Three training/testing distributions are executed within both neural nets:

  1. All 100 patterns used for both training and testing (final accuracy represents training accuracy)
  2. 80% training/20% testing (testing patterns taken from the end of the feature matrix)
  3. 70% training/30% testing (testing patterns taken from the end of the feature matrix)

Specific results for each case are found below.

Homegrown Neural Network

The homegrown neural network was modeled after the neural net created within this BogoToBogo tutorial. As was mentioned earlier, a minimum of one hidden layer, holding three units, is required to achieve 100% clasification accuracy, except for the 70%/30% split, where only 96% accuracy was achieved.
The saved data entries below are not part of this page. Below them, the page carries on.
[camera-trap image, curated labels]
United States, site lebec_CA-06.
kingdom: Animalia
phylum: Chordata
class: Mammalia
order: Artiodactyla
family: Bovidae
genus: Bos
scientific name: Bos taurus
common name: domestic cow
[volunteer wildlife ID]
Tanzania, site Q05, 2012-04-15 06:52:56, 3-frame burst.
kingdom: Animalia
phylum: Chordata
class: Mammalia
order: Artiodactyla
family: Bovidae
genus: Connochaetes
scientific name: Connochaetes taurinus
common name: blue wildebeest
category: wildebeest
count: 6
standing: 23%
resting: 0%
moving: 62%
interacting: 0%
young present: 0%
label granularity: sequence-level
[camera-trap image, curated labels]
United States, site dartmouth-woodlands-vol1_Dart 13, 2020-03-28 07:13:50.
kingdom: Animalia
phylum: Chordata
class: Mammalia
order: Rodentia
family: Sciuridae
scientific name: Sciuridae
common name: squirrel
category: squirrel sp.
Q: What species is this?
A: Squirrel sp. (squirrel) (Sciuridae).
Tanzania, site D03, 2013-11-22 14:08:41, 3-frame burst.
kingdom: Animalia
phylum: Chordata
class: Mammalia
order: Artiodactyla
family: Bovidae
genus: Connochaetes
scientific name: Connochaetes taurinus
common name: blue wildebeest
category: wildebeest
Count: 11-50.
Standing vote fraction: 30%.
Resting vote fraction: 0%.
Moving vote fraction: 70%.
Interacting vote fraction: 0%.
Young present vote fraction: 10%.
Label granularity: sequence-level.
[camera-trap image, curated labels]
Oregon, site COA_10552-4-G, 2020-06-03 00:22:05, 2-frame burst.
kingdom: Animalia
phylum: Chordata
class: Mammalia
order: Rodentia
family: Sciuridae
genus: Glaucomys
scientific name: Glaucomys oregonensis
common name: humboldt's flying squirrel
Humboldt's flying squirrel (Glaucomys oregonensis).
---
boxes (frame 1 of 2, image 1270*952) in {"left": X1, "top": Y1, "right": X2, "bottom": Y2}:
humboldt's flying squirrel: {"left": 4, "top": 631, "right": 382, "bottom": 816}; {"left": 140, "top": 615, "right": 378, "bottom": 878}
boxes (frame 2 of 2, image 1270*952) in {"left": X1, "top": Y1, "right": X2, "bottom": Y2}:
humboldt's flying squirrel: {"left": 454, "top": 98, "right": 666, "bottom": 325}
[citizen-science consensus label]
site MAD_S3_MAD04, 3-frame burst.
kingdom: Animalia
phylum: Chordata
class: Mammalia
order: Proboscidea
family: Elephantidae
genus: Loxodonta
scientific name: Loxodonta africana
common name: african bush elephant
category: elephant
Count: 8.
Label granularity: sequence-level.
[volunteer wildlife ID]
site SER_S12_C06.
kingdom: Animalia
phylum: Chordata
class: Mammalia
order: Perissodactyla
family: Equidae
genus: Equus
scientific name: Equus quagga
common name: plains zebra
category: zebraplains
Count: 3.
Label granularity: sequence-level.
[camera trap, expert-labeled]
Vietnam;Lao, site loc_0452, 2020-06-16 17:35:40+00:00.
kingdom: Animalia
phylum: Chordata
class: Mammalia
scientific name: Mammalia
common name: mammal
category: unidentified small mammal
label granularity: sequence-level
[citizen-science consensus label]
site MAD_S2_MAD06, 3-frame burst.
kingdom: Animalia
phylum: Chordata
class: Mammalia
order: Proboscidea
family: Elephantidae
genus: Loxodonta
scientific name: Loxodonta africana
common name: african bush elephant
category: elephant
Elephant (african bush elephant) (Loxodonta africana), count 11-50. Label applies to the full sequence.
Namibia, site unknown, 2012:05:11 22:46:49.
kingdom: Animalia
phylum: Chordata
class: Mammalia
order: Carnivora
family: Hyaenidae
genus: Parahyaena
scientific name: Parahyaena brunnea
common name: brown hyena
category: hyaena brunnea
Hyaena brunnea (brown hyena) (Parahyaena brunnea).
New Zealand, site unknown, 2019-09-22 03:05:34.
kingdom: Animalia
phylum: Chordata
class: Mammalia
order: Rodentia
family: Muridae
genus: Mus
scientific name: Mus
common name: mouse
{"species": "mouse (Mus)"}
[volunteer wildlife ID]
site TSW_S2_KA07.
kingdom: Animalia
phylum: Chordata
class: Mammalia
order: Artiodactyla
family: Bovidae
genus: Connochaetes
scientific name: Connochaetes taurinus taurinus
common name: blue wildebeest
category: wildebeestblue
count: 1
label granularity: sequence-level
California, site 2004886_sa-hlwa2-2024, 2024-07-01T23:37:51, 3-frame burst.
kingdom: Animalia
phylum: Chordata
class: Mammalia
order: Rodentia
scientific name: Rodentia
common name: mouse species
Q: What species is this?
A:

Standard sigmoid activation functions are used for both the hidden layer and the output layer. Binary cross entropy is used as the loss function. The follow tables show loss, accuracy, the approximate number of epochs needed for convergence in each trial, and the weight matrices of each trial. (Convergence in this case is defined when the change in loss is less than ε = 0.00001)

Keras Results Keras Weights

Keras Neural Network Characteristics & Results

The Keras neural network intializes its weight matrices via the weights_init_2 and weights_init_3 functions. Standard sigmoid activation functions are used for both the hidden layer and the output layer. Binary cross entropy is used as the loss function, and stochastic gradient descent (SGD) -- tweaked to a learning rate of 0.2 -- optimizes the model, i.e. SGD finds the local (or global) minimum of the loss function. Batch sizes match the number of training patterns (like in the homegrown neural net) which degrades SGD to regular gradient descent. The follow tables show loss, accuracy, the approximate number of epochs needed for convergence in each trial, and the weight matrices of each trial. (Convergence in this case is defined when the accuracy of the model becomes 100% while training.)

Keras Results Keras Weights

Execution

Running keras_nn.py and nn.py will fit and predict on the respective models three times with distributions listed above in the Summary section.

Both keras_nn.py and nn.py were tested on the Windows Python 3.7.2 interpreter. It is unsure how the programs will perform on different version interpreters or on different operating systems.